Daemon/CLI drift is now diagnosable over IPC (Shipyard v0.26.0). IPC protocol is bumped to 2, daemon hello/status frames advertise the daemon's own shipyard_version, and shipyard doctor flags a daemon-vs-CLI version mismatch explicitly instead of leaving stale subscribers to fail mysteriously.
Auto-PR titles and bodies use the feature commit (Shipyard v0.24.0 / Shipyard #151). The orchestrator walks past the mechanical chore: bump versions commit when composing the title/body, and scrubs the Automated by shipyard pr. tool-branding text. Pulp PR #624 was the canonical repro before the fix. Previously the auto-PR pointed at the bump commit — generic and uninformative. Shipped PRs now read as first-party.
Version-Bump: trailers are authoritative, not ceiling-raising (Shipyard v0.25.0 / Shipyard #152). An author-declared Version-Bump: <surface>=patch reason="..." is no longer silently raised to minor when the conventional-commit heuristic on other subjects classifies the diff as minor. This matches the pulp-side behaviour in tools/scripts/version_bump_check.py at this pin.
shipyard ship-state list is served from the daemon via IPC when shipyard daemon is running (Shipyard v0.25.0 / Shipyard #154). The PyInstaller cold-start (~5-6s) is bypassed. Callers that tight-loop over ship-state — the macOS GUI polls every 7s; pulp pr preflight calls it indirectly — see a meaningful CPU saving. Nothing to do at the pulp side; it's transparent.

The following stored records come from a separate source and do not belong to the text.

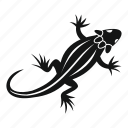 animal, dragon, lizard, nature, reptile, wild, wildlife icon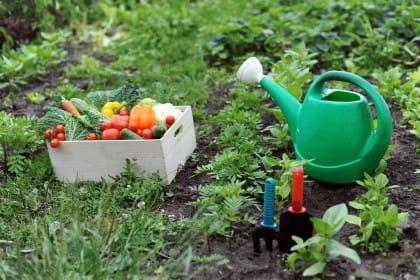 Orti urbani nel mondo: sono ogni giorno di più. A Berlino le verdure si coltivano in un aeroporto dismesso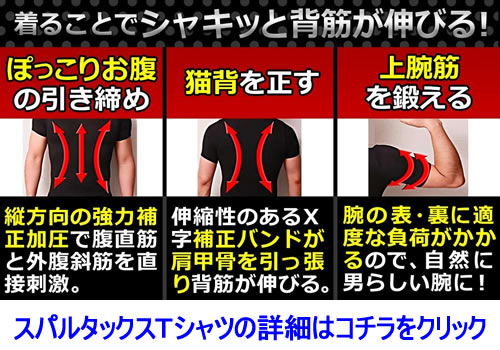 スパルタックス半袖Tシャツ紹介
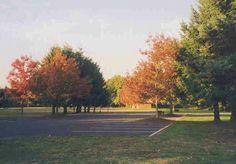 Armitage park Eugene Oregon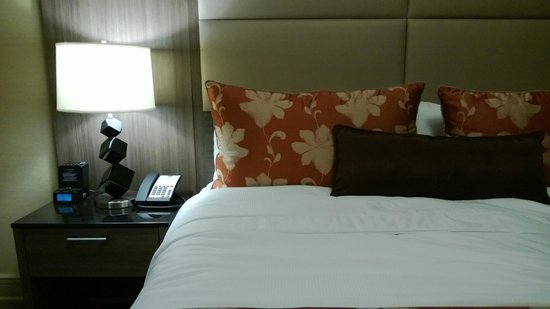 Opera House Hotel: The room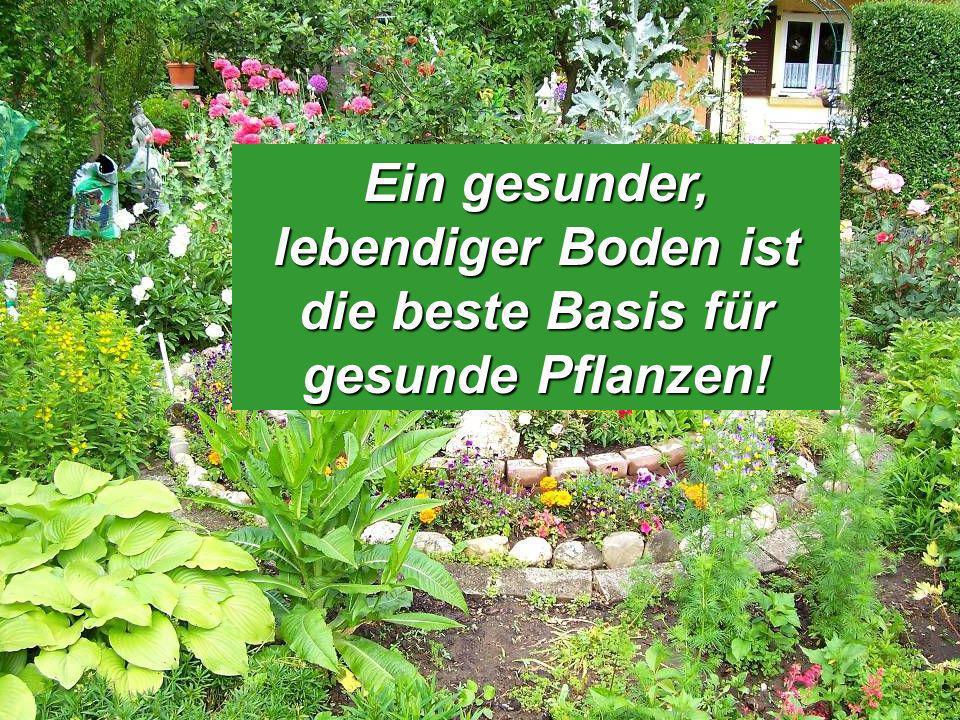 Ein gesunder, lebendiger Boden ist die beste Basis für gesunde Pflanzen!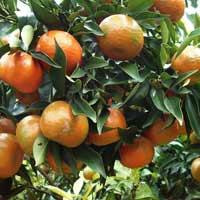 Văn mẫu lớp 4: Tả một loại cây ăn quả mà em thích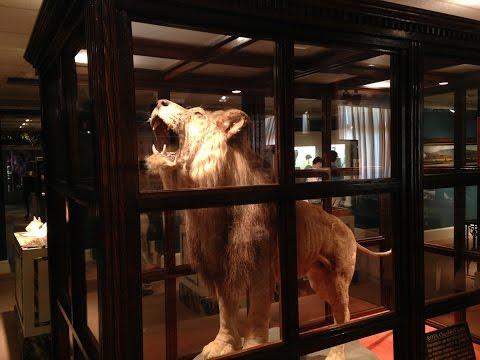 Mummies, Shrunken Heads And Winston Churchill's Lion - The Lightner Museum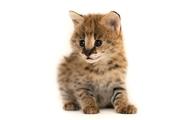 Продам котят степного сервала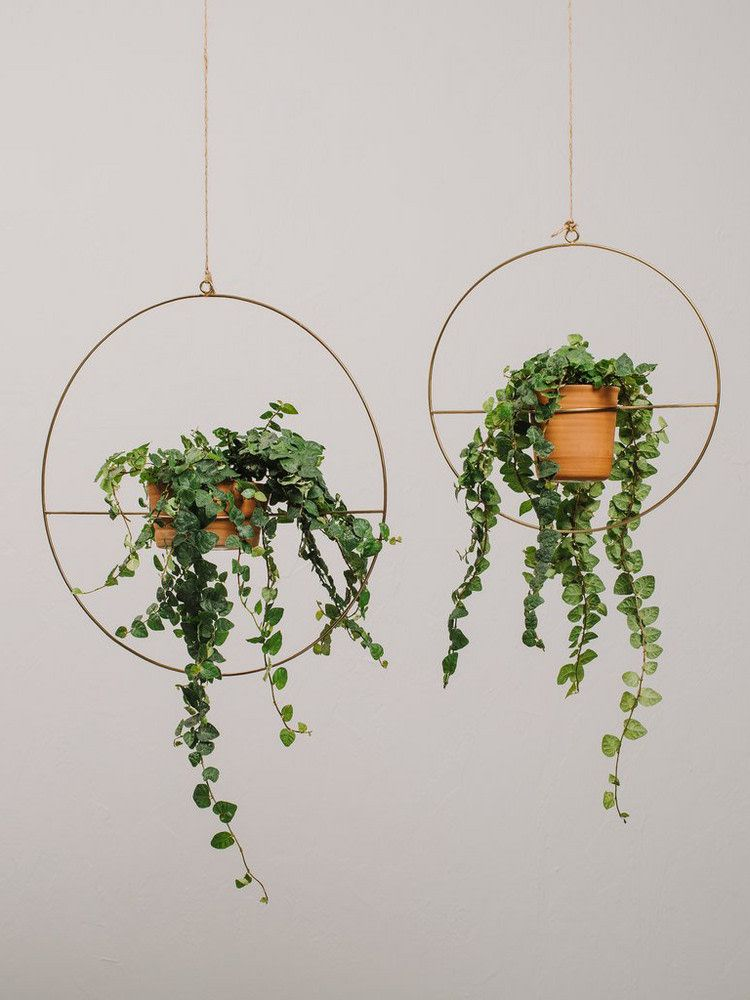 May 2018 Horoscope For Spring  Zodiac Flowers And Plants is part of Hanging plants indoor, Plants, Plant decor, Plant design, Handmade planter, Hanging plants - The warmer weather has us all thinking about plants   and where to put them  Inside or out  Well, it might just depend on your zodiac sign  Here, we run through how your May horoscope will decidedly affect your plant life this month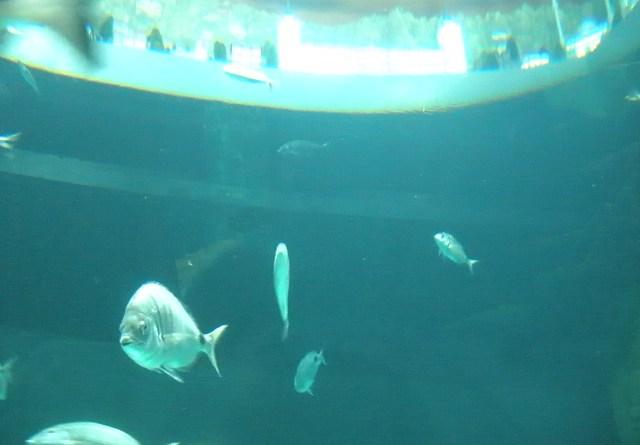 Istanbul Aquarium Fishtanbul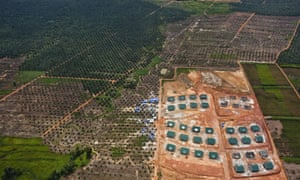 An palm oil plantation and company buildings inside the PT Karya Makmur Abadi Estate II palm oil concession.  PT  KMA II contains important areas of mapped orang-utan habitat and is a subsidiary of the Malaysian Kuala Lumpar Kepong Berhad (KLK) group.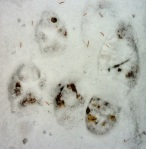 wolf tracks and a large bootprint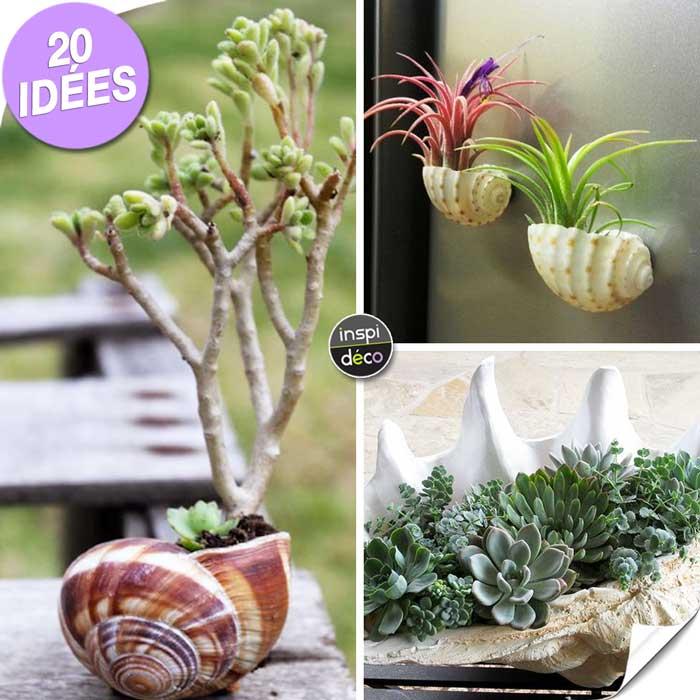 Jardinière créative avec coquillage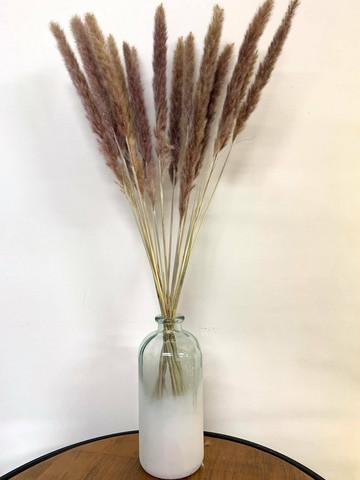 Pampaheinä (15kpl), natural, 70-80cm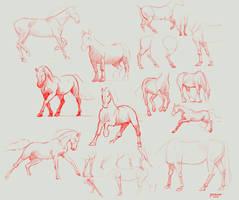 Anatomy practice by yakonusuke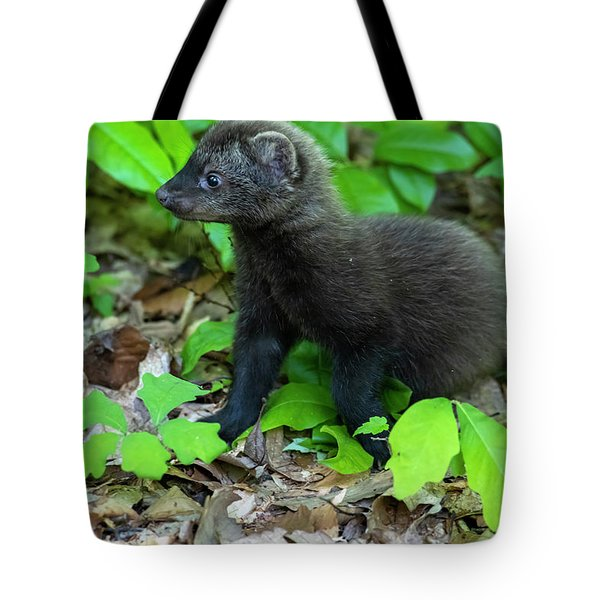 Tote Bag featuring the photograph Walking Through The Woods by Dan Friend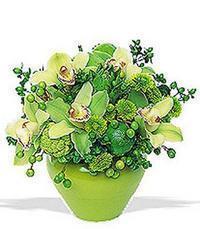 cam yada mika vazoda 5 adet orkide   Ankara online çiçekçi , çiçek siparişi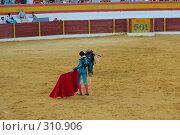 Купить «Коррида», фото № 310906, снято 13 августа 2006 г. (c) Знаменский Олег / Фотобанк Лори
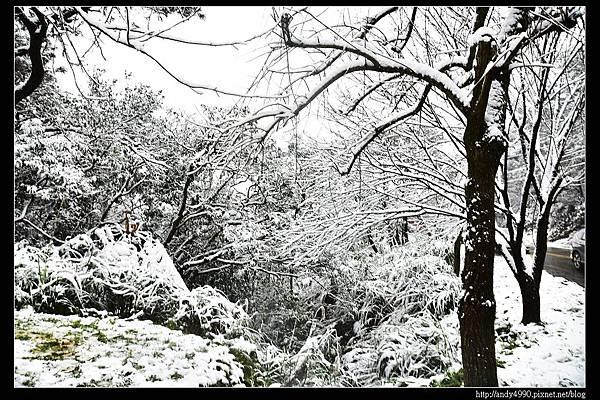 20150124汐止五指山賞雪21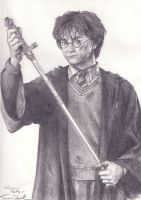 Harry Potter by RavensHaelo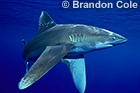 SHARKS and RAYS-  Great White Sharks, Bulls, Tigers, Hammerheads and Great Hammerheads, Reef Sharks, Manta Rays, Sting Rays, etc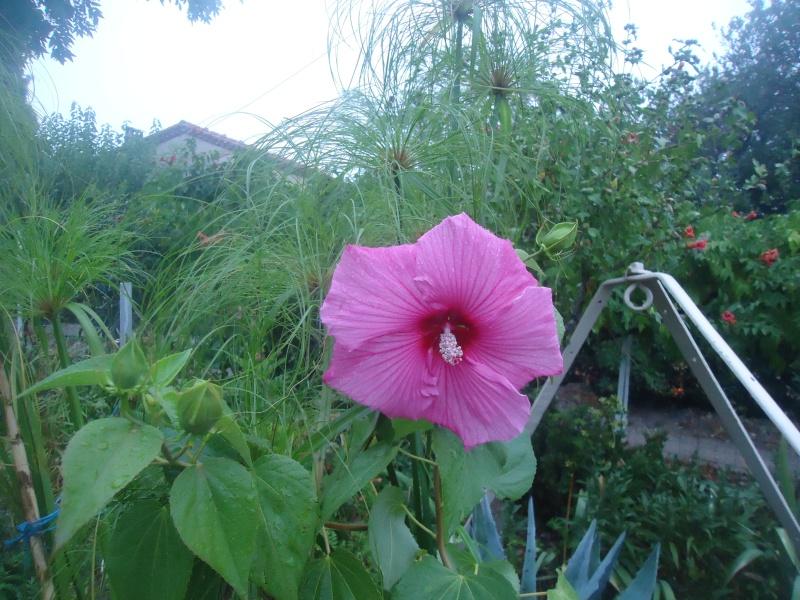 hibiscus a fleur géante:Hibiscus moscheutos cv disco - Page 12 Dsc06033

SSH preflight (v0.20.0+ / Shipyard #106)

Exit codes are distinct:

Exit	Meaning
0	Success
1	Validation failed
2	Configuration error
3	Backend unreachable (new; surfaces within 10s with classified reason)

The unreachable-backend error names the failure class (auth / host_key / network / timeout / configuration / unknown) and prints the last ssh stderr.

Flags:

--skip-target NAME — DELIBERATE lane skip (no probe runs). Use when you know a target is irrelevant for this PR.
--allow-unreachable-targets — proceed despite an unreachable backend. Prints a loud ⚠︎ VALIDATION GAP: <target> skipped banner. Use only when you genuinely cannot reach a backend and accept the validation gap.

Automation (crons, agents) should branch on exit code 3 specifically rather than parsing error strings.

Tool selection: Shipyard (primary)

Shipyard is Pulp's primary CI tool. All merges, validations, and ship cycles should use Shipyard. local_ci.py remains in the repo as a fallback but is scheduled for removal after a 2-week observation period (see danielraffel/pulp#120).

# Primary: Shipyard
shipyard run                              # validate current branch
shipyard pr                               # create, track, validate, and merge on green
shipyard ship --resume                    # pick up an interrupted ship (v0.3.0+)
shipyard ship --no-resume                 # discard stale state, start fresh
shipyard ship-state list                  # in-flight ships (title, url, sha)
shipyard ship-state show <pr>             # full state for one PR
shipyard ship-state discard <pr>          # archive stale state
shipyard cleanup --ship-state --apply     # prune closed-PR + aged state
shipyard run --targets windows --smoke    # fast Windows-only check
shipyard run --resume-from test           # skip configure+build, run tests only
shipyard cloud run build <branch>         # dispatch to Namespace

# Target management
shipyard targets                          # list targets with reachability
shipyard targets test windows             # probe a single target

# Config inspection
shipyard config show                      # effective merged config
shipyard config profiles                  # list profiles + active

# Fallback only (if Shipyard is broken or unavailable):
python3 tools/local-ci/local_ci.py run
python3 tools/local-ci/local_ci.py ship

Resuming an interrupted ship (v0.3.0+)

If a ship was interrupted (laptop closed, session ended, OS restart), run shipyard ship again — it auto-resumes from a per-PR state file at <state_dir>/ship/<pr>.json without re-dispatching. Shipyard refuses to resume if the PR head SHA or merge policy changed since the state was written; re-run with --no-resume to discard and ship fresh.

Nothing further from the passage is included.